RE: [PATCH] Improved RTL expansion of field assignments into promoted registers.

Roger Sayle Thu, 28 Dec 2023 11:35:24 -0800


Hi Jeff,
Thanks for the speedy review.

> On 12/28/23 07:59, Roger Sayle wrote:
> > This patch fixes PR rtl-optmization/104914 by tweaking/improving the
> > way that fields are written into a pseudo register that needs to be
> > kept sign extended.
> Well, I think "fixes" is a bit of a stretch.  We're avoiding the issue by 
> changing the
> early RTL generation, but if I understand what's going on in the RTL 
> optimizers
> and MIPS backend correctly, the core bug still remains.  Admittedly I haven't 
> put it
> under a debugger, but that MIPS definition of NOOP_TRUNCATION just seems
> badly wrong and is just waiting to pop it's ugly head up again.

I think this really is the/a correct fix.

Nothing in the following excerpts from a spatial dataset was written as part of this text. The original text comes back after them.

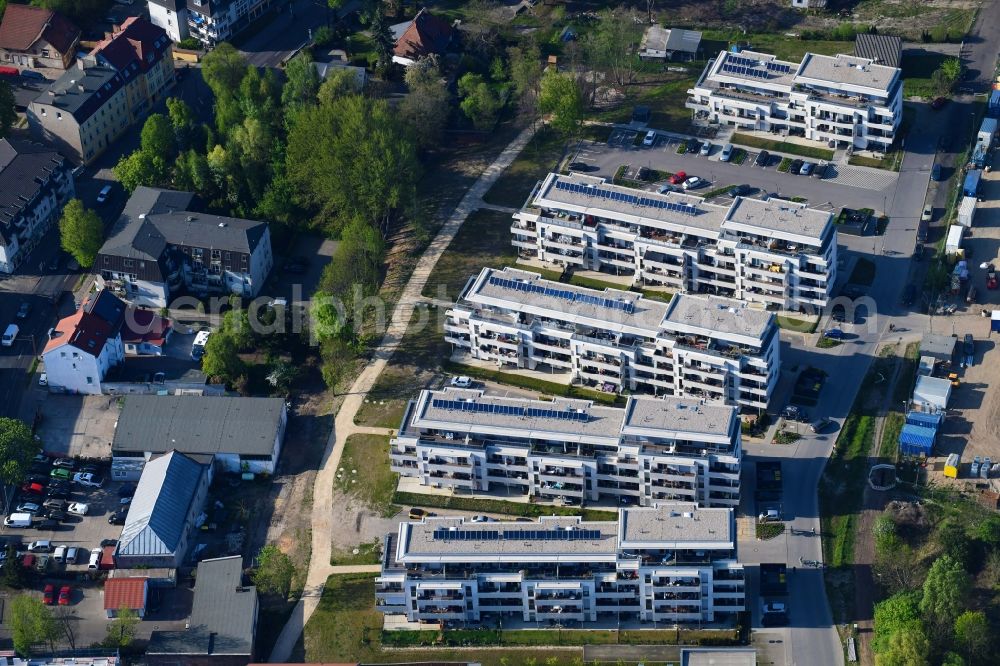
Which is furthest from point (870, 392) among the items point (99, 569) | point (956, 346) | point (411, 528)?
point (99, 569)

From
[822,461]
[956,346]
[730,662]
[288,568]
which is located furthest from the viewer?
[956,346]

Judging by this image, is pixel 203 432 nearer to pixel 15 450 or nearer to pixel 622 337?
pixel 15 450

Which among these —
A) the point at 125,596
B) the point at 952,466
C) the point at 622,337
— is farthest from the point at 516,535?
the point at 952,466

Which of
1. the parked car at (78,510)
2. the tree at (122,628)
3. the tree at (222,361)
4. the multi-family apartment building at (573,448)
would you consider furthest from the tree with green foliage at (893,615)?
→ the parked car at (78,510)

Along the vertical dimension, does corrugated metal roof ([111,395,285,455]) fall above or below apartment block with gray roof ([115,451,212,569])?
above

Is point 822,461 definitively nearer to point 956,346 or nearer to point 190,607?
point 956,346

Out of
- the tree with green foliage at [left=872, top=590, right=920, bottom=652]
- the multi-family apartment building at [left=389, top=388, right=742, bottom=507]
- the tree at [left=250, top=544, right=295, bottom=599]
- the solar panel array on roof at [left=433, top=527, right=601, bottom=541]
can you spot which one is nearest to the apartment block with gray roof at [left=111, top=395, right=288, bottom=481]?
the multi-family apartment building at [left=389, top=388, right=742, bottom=507]

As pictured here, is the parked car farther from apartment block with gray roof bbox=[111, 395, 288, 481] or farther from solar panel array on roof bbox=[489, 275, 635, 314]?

The MIPS backend defines 
NOOP_TRUNCATION
to false, so it's not correct to use a SUBREG to convert from DImode to SImode.
The problem then is where in the compiler (middle-end or backend) is this 
invalid
SUBREG being created and how can it be fixed.  In this particular case, the 
fault
is in RTL expansion.  There may be other places where a SUBREG is 
inappropriately
used instead of a TRUNCATE, but this is the place where things go wrong for
PR rtl-optimization/104914.

Once an inappropriate SImode SUBREG is in the RTL stream, it can remain
harmlessly latent (most of the time), unless it gets split, simplified or 
spilled.
Copying this SImode expression into it's own pseudo, results in incorrect code.
One approach might be to use an UNSPEC for places where backend
invariants are temporarily invalid, but in this case it's machine independent
middle-end code that's using SUBREGs as though the target was an x86/pdp11.

So I agree that on the surface, both of these appear to be identical:
> (set (reg:DI) (sign_extend:DI (truncate:SI (reg:DI))))
> (set (reg:DI) (sign_extend:DI (subreg:SI (reg:DI))))

But should they get split or spilled by reload:

(set (reg_tmp:SI) (subreg:SI (reg:DI))
(set (reg:DI) (sign_extend:DI (reg_tmp:SI))

is invalid as the reg_tmp isn't correctly sign-extended for SImode.
But,

(set (reg_tmp:SI) (truncate:SI (reg:DI))
(set (reg:DI) (sign_extend:DI (reg_tmp:SI))

is fine.  The difference is the instant in time, when the SUBREG's invariants
aren't yet valid (and its contents shouldn't be thought of as SImode).

On nvptx, where truly_noop_truncation is always "false", it'd show the same
bug/failure, if it were not for that fact that nvptx doesn't attempt to store
values in "mode extended" (SUBREG_PROMOTED_VAR_P) registers.
The bug is really in MODE_REP_EXTENDED support.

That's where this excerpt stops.